Count the lines in the stored entries below that contain the string "farther", treating uppercase and lowercase as different. Give only the number.

Stored entries.
* * * *

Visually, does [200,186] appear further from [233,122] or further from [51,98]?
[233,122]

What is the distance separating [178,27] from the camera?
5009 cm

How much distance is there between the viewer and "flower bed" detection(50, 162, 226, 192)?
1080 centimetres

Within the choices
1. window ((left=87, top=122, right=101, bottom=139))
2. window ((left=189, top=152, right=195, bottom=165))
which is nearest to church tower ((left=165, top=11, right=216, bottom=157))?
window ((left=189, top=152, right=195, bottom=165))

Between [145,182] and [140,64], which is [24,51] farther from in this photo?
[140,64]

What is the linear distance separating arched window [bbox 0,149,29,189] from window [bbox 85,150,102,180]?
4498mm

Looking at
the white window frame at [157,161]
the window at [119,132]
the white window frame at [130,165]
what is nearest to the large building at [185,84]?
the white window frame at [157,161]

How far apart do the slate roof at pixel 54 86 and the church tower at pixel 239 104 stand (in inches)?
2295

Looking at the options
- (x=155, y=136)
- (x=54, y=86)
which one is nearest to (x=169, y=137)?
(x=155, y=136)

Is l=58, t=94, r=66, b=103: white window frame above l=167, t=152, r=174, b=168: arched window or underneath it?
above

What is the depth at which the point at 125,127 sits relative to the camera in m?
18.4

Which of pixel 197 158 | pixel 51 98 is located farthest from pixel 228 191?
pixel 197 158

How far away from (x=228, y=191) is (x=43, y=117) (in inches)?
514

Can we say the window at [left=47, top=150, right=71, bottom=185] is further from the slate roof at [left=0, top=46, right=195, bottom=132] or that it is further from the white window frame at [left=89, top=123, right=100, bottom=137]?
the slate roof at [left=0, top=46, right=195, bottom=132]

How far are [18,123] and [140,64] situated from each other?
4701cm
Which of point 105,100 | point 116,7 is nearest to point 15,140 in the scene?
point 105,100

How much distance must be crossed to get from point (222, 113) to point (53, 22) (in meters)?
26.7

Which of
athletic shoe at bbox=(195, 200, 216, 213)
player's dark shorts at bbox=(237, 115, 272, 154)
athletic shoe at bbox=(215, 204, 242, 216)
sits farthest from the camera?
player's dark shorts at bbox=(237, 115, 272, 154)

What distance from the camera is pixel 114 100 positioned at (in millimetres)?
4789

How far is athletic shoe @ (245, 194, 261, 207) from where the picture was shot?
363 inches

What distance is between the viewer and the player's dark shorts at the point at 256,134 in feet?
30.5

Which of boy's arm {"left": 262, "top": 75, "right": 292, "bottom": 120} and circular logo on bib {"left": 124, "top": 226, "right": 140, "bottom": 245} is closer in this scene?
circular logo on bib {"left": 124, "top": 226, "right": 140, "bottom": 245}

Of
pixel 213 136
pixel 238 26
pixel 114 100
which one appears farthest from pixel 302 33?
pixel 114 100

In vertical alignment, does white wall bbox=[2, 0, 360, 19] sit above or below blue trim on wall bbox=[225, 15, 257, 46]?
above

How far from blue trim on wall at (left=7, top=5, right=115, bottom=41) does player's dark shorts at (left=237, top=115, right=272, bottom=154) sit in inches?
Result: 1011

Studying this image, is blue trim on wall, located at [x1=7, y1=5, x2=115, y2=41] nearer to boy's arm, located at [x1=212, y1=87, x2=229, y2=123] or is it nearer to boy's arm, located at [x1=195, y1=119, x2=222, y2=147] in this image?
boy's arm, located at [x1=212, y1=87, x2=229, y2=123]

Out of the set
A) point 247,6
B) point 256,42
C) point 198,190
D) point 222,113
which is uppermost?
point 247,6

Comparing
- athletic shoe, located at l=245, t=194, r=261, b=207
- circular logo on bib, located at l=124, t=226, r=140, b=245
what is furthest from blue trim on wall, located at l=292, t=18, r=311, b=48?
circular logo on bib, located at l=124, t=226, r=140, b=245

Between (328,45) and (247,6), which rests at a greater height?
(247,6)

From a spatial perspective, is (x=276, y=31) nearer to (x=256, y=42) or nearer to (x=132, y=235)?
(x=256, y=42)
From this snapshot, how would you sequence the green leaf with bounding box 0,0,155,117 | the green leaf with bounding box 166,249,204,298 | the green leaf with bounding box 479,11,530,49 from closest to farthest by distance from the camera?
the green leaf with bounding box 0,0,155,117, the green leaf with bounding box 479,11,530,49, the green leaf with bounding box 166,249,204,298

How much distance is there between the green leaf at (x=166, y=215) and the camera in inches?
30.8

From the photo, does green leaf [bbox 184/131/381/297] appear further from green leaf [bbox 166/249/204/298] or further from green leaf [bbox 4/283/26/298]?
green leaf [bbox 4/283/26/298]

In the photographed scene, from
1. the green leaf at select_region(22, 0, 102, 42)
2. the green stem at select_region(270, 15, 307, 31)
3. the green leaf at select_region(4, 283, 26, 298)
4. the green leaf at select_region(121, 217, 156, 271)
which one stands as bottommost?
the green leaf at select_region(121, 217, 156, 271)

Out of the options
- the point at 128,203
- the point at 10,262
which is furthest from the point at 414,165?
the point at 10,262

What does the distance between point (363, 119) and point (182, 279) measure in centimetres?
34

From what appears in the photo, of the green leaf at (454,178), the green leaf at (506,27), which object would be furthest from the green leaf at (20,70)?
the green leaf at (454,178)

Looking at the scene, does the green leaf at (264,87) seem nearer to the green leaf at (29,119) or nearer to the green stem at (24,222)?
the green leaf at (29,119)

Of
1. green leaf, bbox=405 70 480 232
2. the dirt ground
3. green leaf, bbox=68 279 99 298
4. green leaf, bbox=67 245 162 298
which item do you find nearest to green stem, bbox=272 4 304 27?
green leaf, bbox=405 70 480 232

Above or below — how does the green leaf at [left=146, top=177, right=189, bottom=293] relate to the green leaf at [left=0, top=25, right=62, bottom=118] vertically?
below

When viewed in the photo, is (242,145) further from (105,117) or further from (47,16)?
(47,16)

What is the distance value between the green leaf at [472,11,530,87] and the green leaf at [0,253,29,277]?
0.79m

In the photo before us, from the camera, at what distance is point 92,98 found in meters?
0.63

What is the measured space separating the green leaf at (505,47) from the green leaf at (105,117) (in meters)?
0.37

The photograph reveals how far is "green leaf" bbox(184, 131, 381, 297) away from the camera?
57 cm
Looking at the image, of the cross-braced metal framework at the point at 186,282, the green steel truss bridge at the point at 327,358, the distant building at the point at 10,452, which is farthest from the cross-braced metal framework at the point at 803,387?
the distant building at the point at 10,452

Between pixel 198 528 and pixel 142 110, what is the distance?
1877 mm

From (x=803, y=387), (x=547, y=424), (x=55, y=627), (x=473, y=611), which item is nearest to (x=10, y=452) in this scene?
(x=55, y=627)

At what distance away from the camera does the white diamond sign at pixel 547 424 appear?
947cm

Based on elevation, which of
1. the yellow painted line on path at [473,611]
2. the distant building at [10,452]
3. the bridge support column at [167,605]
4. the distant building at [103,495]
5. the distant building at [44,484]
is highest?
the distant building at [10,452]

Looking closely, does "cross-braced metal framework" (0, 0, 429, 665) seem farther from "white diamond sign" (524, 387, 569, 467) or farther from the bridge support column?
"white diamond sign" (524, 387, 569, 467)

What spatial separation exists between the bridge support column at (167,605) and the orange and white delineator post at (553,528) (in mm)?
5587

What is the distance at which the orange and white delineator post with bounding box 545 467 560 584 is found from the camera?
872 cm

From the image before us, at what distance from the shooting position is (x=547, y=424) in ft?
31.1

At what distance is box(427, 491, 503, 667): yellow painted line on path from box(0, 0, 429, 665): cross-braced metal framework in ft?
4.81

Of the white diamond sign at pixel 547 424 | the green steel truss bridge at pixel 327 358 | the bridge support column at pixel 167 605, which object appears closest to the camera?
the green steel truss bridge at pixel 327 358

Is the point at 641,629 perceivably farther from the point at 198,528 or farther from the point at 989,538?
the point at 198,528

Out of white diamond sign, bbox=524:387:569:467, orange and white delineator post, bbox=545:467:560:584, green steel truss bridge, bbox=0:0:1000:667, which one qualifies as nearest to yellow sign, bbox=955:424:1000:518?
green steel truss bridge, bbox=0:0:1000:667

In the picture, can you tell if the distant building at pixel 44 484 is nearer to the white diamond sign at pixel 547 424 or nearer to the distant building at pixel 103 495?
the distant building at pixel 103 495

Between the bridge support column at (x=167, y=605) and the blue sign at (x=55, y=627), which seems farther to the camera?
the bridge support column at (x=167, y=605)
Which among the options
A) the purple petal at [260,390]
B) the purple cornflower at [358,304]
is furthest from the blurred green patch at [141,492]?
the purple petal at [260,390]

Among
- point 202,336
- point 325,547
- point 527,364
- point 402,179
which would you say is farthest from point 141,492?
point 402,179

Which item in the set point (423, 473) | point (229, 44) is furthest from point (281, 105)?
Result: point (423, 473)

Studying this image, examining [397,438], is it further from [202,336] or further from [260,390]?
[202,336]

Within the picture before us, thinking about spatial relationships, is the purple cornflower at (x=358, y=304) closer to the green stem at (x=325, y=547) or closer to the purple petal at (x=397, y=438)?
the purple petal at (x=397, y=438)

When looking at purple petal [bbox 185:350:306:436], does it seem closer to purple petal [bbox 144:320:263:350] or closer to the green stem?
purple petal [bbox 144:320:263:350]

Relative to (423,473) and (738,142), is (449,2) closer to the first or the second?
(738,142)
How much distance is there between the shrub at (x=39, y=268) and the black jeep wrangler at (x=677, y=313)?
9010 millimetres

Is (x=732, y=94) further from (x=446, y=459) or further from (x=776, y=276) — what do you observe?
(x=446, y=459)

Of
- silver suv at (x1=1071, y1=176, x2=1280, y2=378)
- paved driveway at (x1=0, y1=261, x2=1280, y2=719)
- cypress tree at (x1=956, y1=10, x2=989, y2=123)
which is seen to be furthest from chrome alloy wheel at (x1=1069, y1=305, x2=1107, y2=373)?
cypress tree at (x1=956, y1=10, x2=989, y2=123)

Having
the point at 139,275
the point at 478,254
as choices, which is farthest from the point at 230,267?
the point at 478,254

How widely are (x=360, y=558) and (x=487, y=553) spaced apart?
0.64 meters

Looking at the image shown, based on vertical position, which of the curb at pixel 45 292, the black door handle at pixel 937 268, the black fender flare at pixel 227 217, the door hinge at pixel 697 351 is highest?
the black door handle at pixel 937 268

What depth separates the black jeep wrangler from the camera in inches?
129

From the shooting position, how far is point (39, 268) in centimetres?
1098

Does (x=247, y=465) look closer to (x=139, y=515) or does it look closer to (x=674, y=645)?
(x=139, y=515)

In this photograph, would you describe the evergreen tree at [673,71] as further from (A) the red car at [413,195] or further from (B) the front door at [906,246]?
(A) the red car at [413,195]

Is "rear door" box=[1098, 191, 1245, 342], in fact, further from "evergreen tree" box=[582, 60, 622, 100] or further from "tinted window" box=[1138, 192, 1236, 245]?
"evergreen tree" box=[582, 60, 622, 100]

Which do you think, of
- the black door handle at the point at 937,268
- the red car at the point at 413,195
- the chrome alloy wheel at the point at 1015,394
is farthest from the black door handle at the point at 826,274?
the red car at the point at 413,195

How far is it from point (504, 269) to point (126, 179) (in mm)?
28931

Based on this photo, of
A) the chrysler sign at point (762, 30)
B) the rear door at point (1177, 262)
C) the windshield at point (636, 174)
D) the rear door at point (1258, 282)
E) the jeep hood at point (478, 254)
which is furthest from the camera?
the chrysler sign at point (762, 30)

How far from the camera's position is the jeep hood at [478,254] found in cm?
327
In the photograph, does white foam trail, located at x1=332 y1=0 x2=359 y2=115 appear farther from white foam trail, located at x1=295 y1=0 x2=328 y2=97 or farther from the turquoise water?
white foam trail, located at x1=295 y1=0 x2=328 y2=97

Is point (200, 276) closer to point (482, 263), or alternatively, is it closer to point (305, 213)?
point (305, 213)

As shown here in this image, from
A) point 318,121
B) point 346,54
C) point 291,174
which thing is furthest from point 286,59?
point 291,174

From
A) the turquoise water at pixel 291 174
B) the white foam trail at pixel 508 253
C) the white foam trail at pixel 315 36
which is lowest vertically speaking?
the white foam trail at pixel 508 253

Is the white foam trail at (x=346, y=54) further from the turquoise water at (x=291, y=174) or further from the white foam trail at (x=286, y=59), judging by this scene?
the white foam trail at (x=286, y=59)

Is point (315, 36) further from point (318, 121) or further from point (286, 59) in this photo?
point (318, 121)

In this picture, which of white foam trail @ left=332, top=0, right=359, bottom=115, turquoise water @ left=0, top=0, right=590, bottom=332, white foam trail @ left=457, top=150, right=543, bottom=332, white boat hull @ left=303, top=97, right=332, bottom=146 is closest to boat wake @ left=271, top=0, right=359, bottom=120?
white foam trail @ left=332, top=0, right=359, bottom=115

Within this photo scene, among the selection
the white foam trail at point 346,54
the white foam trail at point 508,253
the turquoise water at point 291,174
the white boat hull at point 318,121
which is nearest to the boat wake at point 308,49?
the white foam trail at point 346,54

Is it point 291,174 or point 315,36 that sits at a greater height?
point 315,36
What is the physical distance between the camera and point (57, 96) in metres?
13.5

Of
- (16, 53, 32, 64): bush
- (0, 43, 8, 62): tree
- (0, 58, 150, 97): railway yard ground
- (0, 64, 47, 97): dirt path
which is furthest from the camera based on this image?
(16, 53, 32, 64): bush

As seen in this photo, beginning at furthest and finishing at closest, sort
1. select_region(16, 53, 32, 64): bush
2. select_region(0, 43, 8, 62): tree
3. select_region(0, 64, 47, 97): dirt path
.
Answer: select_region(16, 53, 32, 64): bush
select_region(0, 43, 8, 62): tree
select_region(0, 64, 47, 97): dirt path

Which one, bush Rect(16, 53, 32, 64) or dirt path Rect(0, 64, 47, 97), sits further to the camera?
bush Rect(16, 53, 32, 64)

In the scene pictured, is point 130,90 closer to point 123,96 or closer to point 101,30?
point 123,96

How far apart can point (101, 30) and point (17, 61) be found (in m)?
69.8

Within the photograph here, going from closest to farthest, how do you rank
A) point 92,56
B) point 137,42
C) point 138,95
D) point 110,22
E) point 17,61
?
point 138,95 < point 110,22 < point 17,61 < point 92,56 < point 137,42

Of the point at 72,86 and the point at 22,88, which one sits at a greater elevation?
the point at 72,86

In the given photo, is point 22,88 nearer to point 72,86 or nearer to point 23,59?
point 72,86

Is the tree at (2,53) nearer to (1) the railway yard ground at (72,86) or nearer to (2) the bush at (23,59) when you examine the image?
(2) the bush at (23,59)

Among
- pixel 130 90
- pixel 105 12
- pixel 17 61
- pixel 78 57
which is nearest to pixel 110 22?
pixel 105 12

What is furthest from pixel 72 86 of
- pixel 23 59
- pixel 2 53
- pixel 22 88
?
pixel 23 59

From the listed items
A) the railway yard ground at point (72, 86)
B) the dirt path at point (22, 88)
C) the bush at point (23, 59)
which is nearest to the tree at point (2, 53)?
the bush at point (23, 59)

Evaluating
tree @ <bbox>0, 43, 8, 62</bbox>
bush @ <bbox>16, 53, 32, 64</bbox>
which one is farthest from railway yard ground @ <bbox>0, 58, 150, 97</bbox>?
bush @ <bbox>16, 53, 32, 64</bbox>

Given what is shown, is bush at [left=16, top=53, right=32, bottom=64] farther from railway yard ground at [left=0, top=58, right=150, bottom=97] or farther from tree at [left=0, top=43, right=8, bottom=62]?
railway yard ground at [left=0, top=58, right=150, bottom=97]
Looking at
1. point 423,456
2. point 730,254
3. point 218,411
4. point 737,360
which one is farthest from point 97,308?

* * * *

Task output.
6